On factorising 8192 into prime factors, we get:
$8192=2\times 2\times 2\times 2\times 2\times 2\times 2\times 2\times 2\times 2\times 2\times 2\times 2$

On grouping the factors in triples of equal factors, we get:
$8192=\left\{2\times 2\times 2\right\}\times \left\{2\times 2\times 2\right\}\times \left\{2\times 2\times 2\right\}\times \left\{2\times 2\times 2\right\}\times 2$

It is evident that the prime factors of 8192 cannot be grouped into triples of equal factors such that no factor is left over. Therefore, 8192 is not a perfect cube. However, if the number is divided by 2, the factors can be grouped into triples of equal factors such that no factor is left over.

Hence, the number 8192 should be divided by 2 to make it a perfect cube.

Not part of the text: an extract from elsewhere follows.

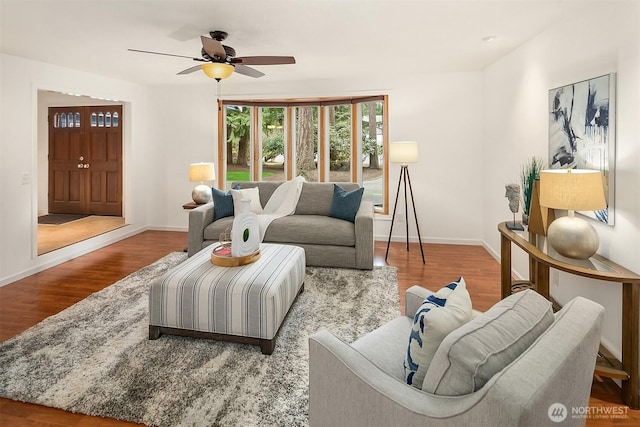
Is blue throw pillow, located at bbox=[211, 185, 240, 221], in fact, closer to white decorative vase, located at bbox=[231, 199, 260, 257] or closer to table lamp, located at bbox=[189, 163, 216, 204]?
table lamp, located at bbox=[189, 163, 216, 204]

Also, the quotient is given as:

$$\begin{gathered} \frac{8192}{2}=\frac{\left\{2\times 2\times 2\right\}\times \left\{2\times 2\times 2\right\}\times \left\{2\times 2\times 2\right\}\times \left\{2\times 2\times 2\right\}\times 2}{2} \\ \Rightarrow 4096=\left\{2\times 2\times 2\right\}\times \left\{2\times 2\times 2\right\}\times \left\{2\times 2\times 2\right\}\times \left\{2\times 2\times 2\right\} \end{gathered}$$

To get the cube root of the quotient 4096, take one factor from each triple. We get: 

Cube root = $2\times 2\times 2\times 2=16$

Hence, the required numbers are 2 and 16.

Question 8:

Three numbers are in the ratio 1 : 2 : 3. The sum of their cubes is 98784. Find the numbers.

Answer 8:

Let the numbers be x, 2x and 3x.

Therefore

$$\begin{gathered} x^3+{\left(2x\right)}^3+{\left(3x\right)}^3=98784 \\ \Rightarrow x^3+8x^3+{27}^3=98784 \\ \Rightarrow 36x^3=98784 \\ \Rightarrow x^3=\frac{98784}{36}=2744 \\ \Rightarrow x^3=2744 \\ \Rightarrow x=\sqrt[3]{2744}=\sqrt[3]{\left\{2\times 2\times 2\right\}\times \left\{7\times 7\times 7\right\}}=2\times 7=14 \end{gathered}$$

Hence, the numbers are 14, ($2\times 14=28$) and ($3\times 14=42$).

Question 9:

The volume of a cube is 9261000 m³. Find the side of the cube.

Answer 9:

Volume of a cube is given by:
$V=s^3$, where s = Side of the cube

It is given that the volume of the cube is 9261000 m³; therefore, we have:
$s^3=9261000$

Let us find the cube root of 9261000 using prime factorisation:$9261000=2\times 2\times 2\times 3\times 3\times 3\times 5\times 5\times 5\times 7\times 7\times 7=\left\{2\times 2\times 2\right\}\times \left\{3\times 3\times 3\right\}\times \left\{5\times 5\times 5\right\}\times \left\{7\times 7\times 7\right\}$

9261000 could be written as a triples of equal factors; therefore, we get:
Cube root = $2\times 3\times 5\times 7=210$

Therefore

$s^3=9261000\Rightarrow s=\sqrt[3]{9261000}=210$

Hence, the length of the side of cube is 210 m.